**Rows of spatial question data**
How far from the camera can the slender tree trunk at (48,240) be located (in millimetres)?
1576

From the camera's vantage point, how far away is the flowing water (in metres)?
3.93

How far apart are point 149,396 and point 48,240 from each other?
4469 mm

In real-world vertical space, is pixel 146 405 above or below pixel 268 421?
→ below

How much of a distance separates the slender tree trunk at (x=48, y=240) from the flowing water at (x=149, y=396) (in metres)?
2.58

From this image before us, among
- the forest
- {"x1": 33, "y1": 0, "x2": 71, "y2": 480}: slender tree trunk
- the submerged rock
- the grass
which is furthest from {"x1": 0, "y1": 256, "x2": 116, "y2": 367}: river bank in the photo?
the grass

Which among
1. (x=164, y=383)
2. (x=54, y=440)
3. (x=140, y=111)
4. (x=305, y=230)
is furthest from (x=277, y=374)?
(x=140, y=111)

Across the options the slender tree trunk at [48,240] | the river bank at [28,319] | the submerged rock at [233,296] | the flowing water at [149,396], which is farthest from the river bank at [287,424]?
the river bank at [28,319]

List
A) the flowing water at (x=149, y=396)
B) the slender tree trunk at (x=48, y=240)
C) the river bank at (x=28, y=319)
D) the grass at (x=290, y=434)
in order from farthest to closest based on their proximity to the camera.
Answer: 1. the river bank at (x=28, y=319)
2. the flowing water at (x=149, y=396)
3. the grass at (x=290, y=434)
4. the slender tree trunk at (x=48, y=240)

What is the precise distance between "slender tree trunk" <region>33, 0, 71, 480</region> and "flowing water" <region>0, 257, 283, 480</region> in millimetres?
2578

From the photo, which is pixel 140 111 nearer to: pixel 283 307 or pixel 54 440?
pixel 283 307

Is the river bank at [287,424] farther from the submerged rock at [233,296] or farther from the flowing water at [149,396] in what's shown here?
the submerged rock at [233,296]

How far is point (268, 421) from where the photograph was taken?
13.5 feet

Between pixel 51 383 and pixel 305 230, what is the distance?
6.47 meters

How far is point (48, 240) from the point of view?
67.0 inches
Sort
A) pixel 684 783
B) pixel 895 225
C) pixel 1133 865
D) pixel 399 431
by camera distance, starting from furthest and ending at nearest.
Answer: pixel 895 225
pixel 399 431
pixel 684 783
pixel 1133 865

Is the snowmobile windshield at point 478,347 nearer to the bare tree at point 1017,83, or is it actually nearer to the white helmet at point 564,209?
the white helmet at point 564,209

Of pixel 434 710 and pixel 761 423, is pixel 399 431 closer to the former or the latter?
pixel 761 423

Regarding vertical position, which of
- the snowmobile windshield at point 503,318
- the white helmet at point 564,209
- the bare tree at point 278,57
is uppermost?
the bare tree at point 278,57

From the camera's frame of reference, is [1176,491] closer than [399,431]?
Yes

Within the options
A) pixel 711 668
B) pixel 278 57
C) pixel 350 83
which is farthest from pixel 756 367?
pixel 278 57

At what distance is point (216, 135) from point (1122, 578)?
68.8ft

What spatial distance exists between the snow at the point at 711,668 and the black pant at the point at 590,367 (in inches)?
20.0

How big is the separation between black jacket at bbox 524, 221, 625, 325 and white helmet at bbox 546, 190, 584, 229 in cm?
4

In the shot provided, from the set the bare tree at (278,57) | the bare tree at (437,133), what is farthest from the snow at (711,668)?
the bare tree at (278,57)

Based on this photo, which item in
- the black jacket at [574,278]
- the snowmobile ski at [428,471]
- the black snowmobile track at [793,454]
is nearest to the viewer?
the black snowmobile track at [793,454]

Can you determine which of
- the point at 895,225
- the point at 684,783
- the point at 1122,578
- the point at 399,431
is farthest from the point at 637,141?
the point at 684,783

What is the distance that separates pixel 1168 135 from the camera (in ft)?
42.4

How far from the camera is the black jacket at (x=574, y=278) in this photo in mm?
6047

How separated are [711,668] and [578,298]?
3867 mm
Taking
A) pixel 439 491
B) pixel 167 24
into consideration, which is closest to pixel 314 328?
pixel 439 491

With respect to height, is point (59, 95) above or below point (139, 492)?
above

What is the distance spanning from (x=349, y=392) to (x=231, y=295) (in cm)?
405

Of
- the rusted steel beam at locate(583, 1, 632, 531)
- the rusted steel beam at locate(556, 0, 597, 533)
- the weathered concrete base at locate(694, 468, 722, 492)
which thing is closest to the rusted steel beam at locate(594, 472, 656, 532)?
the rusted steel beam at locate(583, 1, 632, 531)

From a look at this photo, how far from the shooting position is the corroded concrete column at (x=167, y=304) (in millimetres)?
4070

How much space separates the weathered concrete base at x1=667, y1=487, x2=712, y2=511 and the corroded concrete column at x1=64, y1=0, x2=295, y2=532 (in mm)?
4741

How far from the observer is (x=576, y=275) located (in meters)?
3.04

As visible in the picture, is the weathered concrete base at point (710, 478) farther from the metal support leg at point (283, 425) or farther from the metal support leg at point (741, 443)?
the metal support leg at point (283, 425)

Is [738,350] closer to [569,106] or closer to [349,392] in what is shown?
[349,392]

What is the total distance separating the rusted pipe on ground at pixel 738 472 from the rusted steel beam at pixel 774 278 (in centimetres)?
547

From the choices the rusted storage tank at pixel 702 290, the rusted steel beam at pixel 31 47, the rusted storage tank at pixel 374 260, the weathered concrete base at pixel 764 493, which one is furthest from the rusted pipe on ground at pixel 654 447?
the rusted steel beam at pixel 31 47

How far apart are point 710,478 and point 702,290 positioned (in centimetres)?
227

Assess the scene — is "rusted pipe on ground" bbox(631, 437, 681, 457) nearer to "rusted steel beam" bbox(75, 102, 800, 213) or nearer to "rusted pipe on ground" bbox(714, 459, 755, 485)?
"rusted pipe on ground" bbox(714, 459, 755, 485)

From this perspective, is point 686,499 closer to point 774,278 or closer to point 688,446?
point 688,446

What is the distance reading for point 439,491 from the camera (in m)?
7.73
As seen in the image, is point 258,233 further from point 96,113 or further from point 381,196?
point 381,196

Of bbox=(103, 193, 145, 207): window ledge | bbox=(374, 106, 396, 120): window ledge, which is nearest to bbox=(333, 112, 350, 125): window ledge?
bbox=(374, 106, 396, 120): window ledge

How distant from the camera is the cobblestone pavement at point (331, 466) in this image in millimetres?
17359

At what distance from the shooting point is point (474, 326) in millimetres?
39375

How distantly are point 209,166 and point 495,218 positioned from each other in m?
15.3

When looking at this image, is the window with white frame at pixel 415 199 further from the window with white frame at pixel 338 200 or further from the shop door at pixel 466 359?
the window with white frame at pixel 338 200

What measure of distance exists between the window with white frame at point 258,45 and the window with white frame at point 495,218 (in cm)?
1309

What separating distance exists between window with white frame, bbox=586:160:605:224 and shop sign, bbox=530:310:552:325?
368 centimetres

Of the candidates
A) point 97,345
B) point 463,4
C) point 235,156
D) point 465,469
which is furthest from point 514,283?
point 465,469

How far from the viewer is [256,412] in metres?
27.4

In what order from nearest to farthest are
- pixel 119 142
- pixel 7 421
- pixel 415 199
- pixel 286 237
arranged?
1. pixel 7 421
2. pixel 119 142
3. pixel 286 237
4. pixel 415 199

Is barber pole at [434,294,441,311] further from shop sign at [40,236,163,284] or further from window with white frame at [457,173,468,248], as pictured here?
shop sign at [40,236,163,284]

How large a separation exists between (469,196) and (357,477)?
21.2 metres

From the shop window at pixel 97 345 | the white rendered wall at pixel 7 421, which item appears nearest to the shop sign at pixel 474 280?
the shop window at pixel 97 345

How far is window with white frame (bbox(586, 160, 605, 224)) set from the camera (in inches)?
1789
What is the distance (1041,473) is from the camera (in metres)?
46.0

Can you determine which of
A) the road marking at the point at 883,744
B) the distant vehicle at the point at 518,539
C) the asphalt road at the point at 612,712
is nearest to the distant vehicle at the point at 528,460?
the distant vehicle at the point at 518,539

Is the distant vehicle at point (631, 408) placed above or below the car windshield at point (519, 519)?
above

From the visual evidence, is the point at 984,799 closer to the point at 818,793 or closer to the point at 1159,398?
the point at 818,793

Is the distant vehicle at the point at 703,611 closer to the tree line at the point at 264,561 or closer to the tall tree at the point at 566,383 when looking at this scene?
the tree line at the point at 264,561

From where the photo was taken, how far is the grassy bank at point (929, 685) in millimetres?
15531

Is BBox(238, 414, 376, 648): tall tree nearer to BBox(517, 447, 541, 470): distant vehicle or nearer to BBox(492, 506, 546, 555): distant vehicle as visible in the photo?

**DIRECTION**
Output exactly the lines from the one containing "From the visual" through the last line of the entries, both ends included.

**ANSWER TO THIS PROBLEM**
From the visual evidence, is the point at 984,799 closer to the point at 818,793 or closer to the point at 1159,398?
the point at 818,793

Is the distant vehicle at the point at 703,611 closer to the tree line at the point at 264,561 or closer to the tall tree at the point at 566,383 when looking at this scene?
the tree line at the point at 264,561

From where the photo was taken, how far is the grassy bank at point (929, 685) in millimetres?
15531

Is BBox(238, 414, 376, 648): tall tree nearer to BBox(517, 447, 541, 470): distant vehicle or nearer to BBox(492, 506, 546, 555): distant vehicle as visible in the photo?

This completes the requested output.